Y, por último, algunos consejos para utilizar estas herramientas con total seguridad: es fundamental confiar en un proveedor fiable que garantice los niveles de servicio que necesitemos. También es muy importante dotar a nuestros sistemas de información de elementos de protección de vulnerabilidades y actualizar los componentes que puedan ser críticos (disponer de antivirus actualizado e incorporar los ‘parches’ recomendados por el proveedor del Sistema Operativo).

Es recomendable también cambiar las credenciales con regularidad y nunca facilitar nuestras contraseñas a demanda de servidores

En tercer lugar, hay que utilizar contraseñas seguras e independientes: hay usuarios que utilizan contraseñas demasiado fáciles y hasta hay quienes usan la misma contraseña para distintos servicios. ‘Esto es extraordinariamente peligroso porque si roban nuestra contraseña en un cierto portal los hackers intentarán utilizar esa misma contraseña (o su patrón) para atacar en otros servicios’.
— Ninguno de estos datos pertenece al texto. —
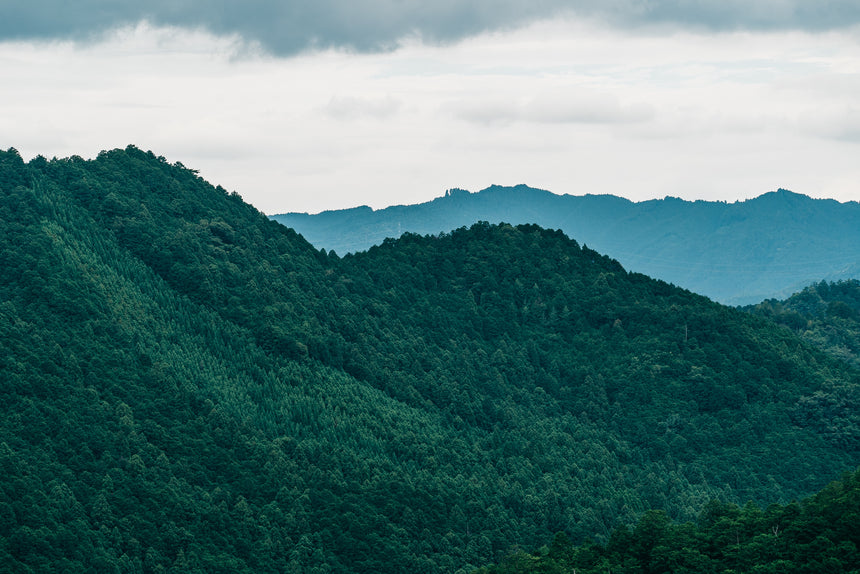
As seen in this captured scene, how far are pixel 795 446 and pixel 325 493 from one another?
124 feet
Además, se debe hacer uso de las recomendaciones que las agencias de protección recomiendan como, por ejemplo, nunca facilitar nuestras contraseñas a demanda de servidores, ya que pueden ser suplantados. Es recomendable también cambiar las credenciales con regularidad.

Para los que tengan interés en averiguar el nivel de seguridad de que disponen en Internet, el profesor aporta dos direcciones: la primera de ellas es un sitio web que ayuda a que conozcamos el tiempo que tardaría un servidor a CPU dedicado en robar nuestra contraseña (es recomendable no introducir nuestra contraseña real sino una aproximada). La segunda es una herramienta gratuita para comprobar si nuestra cuenta ha sido hackeada alguna vez.